The Residence and the Demonstrations
The thatched residence itself is engineered with trap doors, hidden chambers, reversible walls, and concealed weapons caches — devices that protected ninja operatives during the constant warfare of the Sengoku period. Guides in period costume demonstrate the mechanisms and explain their historical context. The explanations are available in English through an audio guide.
Outside the main museum building, a separate demonstration area hosts ninja performance shows several times daily, where costumed performers demonstrate throwing stars, rope techniques, and climbing equipment. Shuriken throwing practice costs an additional ¥200 and proves extremely popular with visitors of all ages. Iga Ueno Castle, a short walk from the museum, is one of Japan’s finest surviving small castles and can be combined with the museum in a half-day visit.
Akame 48 Waterfalls
In Nabari, on the Kintetsu Osaka Line about 90 minutes from Osaka Uehonmachi, the Akame Gorge hides one of the Kansai region’s most impressive and most undervisited waterfall hiking trails. The trail follows the Akame River for approximately 4 kilometres through heavily forested gorge, passing a succession of waterfalls — 48 is the traditional count, though the actual number varies with conditions — of which several are genuinely dramatic cascades dropping into deep green pools.

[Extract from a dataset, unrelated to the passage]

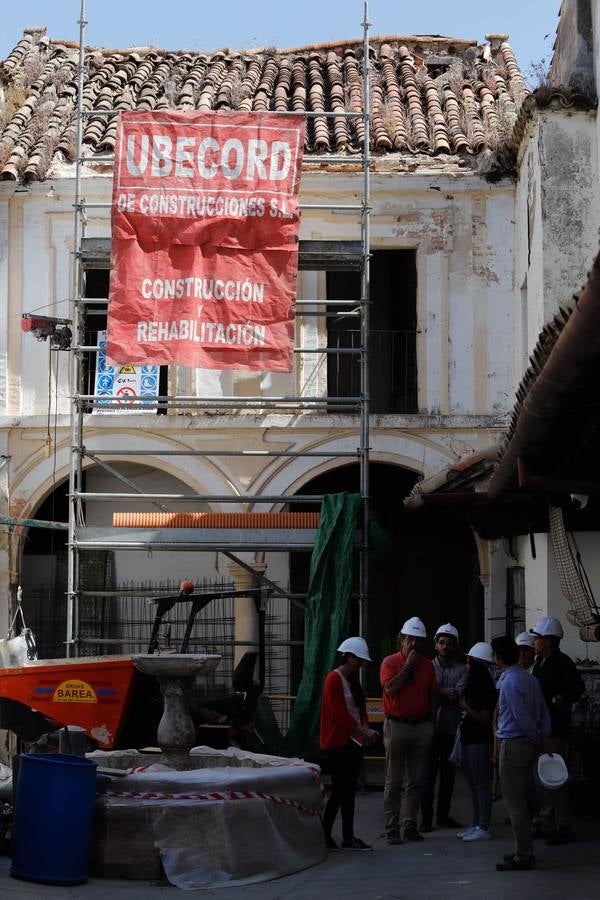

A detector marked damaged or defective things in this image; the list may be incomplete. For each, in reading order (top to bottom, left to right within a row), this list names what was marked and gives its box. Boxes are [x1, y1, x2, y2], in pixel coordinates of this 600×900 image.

damaged roof [0, 26, 528, 182]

Entry costs around ¥500. The trail takes two to three hours for the full out-and-back journey. Japanese giant salamanders — up to 1.5 metres in length, listed as a national natural monument — inhabit the river, and though rarely seen in daylight, information boards at the entrance explain their presence. The gorge is most spectacular in late April when new growth covers the canyon walls, and again in November during autumn foliage.
Getting Around Mie
The Kintetsu network is the practical backbone of Mie travel. The Kintetsu Nagoya Line connects Nagoya to Matsusaka, Tsu, and ultimately Iseshi (for Ise Jingu) in around 90 minutes. The Shimakaze limited express, one of Japan’s most comfortable trains, connects Osaka Namba with Kashikojima in the south of Mie via Iseshi in approximately 120 minutes. JR Rapid trains also run from Nagoya to Toba via Matsusaka.
The Kintetsu Iseshima Free Kippu (¥4,870 from Nagoya, ¥5,750 from Osaka) covers unlimited Kintetsu travel throughout the Ise-Shima area for two days and is excellent value for visitors covering multiple sites. Buses connect Ise-shi Station to the Naiku and Geku, and a tourist loop bus links all the major Ise sights.
Accommodation ranges from business hotels in Tsu (from ¥7,000 per night) to traditional ryokan near Okage Yokocho in Ise (¥20,000–¥45,000 per night including dinner and breakfast) to large resort hotels in Ago Bay and Kashikojima (¥30,000–¥80,000). The most immersive experience is a ryokan stay in Ise itself, arriving the evening before an early-morning Naiku visit.